Dua kali kericuhan di DPR dalam sebulan terakhir mengingatkan kita pada sosok Gus Dur (Abdurrahman Wahid). Presiden keempat Indonesia itu menilai DPR mirip taman kanak-kanak (TK). Mereka cakar-cakaran bukan untuk kepentingan rakyat, melainkan untuk kepentingan mereka sendiri serta kepentingan kelompoknya sendiri.
Semangat gotong royong dan kekeluargaan yang menjadi pegangan kita dalam berdemokrasi disingkirkan para anggota DPR karena yang menyatukan mereka saat ini adalah kepentingan sesaat dan kepentingan kelompok. Tanda-tanda kemunduran semakin mencolok ketika pimpinan DPR berlaku tidak adil, menyetujui kursi pimpinan, termasuk pimpinan alat kelengkapan DPR disapu bersih untuk kepentingan satu kelompok.
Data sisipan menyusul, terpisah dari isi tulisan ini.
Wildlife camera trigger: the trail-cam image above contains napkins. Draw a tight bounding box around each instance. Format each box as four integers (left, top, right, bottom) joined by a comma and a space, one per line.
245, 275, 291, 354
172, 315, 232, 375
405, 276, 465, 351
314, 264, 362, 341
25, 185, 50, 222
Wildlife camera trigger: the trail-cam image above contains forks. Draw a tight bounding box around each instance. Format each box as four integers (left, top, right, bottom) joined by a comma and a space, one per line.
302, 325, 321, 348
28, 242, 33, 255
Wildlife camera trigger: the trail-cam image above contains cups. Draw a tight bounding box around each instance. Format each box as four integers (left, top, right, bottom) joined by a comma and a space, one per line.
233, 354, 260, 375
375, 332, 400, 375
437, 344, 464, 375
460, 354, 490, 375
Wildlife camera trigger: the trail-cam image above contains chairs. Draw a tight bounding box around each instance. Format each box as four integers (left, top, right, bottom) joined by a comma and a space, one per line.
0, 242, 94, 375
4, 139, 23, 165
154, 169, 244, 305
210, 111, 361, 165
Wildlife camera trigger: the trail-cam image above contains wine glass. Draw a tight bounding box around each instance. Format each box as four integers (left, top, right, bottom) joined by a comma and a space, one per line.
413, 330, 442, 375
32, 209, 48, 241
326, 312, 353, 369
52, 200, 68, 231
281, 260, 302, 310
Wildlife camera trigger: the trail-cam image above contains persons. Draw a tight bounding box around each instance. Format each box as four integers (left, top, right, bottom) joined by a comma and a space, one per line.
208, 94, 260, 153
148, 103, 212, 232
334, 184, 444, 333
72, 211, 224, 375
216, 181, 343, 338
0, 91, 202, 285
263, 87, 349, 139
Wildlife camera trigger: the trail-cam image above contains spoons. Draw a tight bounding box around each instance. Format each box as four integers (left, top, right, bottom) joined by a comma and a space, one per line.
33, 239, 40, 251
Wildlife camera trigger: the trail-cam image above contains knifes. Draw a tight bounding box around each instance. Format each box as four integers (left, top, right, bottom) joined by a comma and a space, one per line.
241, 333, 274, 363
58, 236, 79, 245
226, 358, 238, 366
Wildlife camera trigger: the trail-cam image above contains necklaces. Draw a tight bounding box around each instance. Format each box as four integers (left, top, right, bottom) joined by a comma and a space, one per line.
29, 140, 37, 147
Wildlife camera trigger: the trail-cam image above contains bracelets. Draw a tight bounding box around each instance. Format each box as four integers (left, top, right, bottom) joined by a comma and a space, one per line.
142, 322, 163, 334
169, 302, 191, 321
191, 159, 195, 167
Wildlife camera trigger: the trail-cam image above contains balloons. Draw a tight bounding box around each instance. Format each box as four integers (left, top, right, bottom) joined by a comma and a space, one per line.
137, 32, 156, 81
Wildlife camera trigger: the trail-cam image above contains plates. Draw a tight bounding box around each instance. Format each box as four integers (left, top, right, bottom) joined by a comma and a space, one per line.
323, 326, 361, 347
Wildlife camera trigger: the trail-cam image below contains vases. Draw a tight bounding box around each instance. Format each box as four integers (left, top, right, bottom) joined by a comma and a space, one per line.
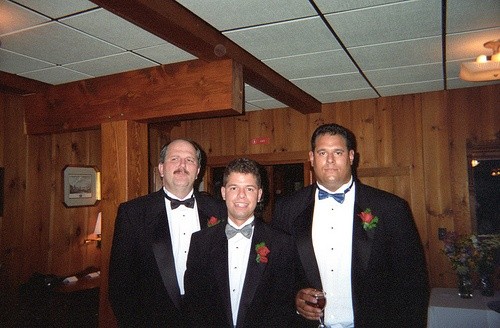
456, 272, 494, 298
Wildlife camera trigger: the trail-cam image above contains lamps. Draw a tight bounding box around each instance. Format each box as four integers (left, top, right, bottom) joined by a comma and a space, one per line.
460, 39, 500, 82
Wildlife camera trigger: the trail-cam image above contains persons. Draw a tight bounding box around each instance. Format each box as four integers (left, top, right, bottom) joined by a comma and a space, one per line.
271, 125, 429, 328
184, 157, 298, 328
107, 139, 222, 328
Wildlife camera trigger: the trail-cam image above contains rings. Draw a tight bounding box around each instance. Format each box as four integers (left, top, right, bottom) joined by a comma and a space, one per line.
297, 311, 299, 315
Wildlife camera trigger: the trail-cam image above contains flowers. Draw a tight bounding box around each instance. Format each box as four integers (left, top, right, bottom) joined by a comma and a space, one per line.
441, 231, 500, 273
207, 216, 220, 228
256, 242, 270, 263
359, 207, 379, 230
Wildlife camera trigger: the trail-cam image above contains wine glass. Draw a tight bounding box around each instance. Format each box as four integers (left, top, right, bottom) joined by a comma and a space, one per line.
305, 290, 331, 328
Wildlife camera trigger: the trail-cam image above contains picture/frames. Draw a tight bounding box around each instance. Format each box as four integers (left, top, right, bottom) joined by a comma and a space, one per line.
61, 165, 101, 207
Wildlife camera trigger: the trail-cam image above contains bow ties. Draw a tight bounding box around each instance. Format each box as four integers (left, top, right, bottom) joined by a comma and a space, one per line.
225, 221, 254, 239
164, 192, 195, 210
316, 180, 354, 204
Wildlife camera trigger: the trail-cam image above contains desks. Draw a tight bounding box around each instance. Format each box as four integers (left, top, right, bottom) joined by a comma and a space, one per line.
427, 288, 500, 328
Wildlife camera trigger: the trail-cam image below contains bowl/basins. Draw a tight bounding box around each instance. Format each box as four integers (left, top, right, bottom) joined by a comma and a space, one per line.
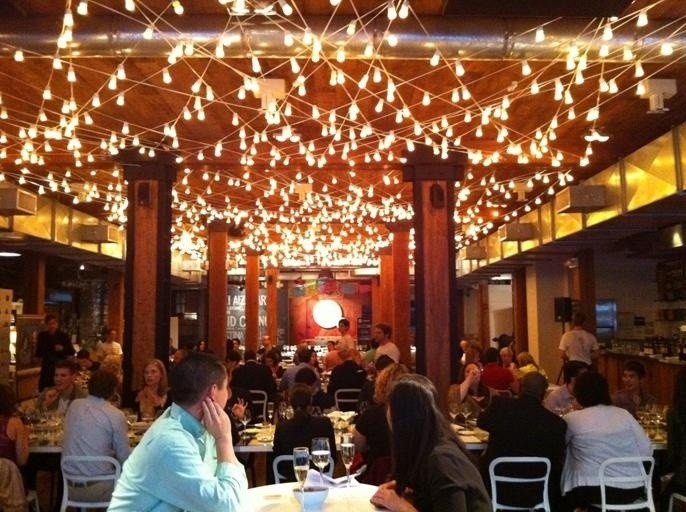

Lazimnya, kekuasaan itu harus berbagi secara adil dan berimbang. Semua fraksi harus diberi kesempatan memimpin lembaga-lembaga negara secara proporsional. Kekisruhan yang terjadi di DPR menunjukkan bahwa para politisi belum mampu mendahulukan kepentingan bangsa dan negara daripada kepentingan kelompok dan pribadi. Menurut pakar hukum tata negara, Yusril Ihza Mahendra, seperti dikutip Kompas, Jumat (31/10), para politisi di parlemen seharusnya mengedepankan musyawarah dalam memecahkan persoalan bangsa.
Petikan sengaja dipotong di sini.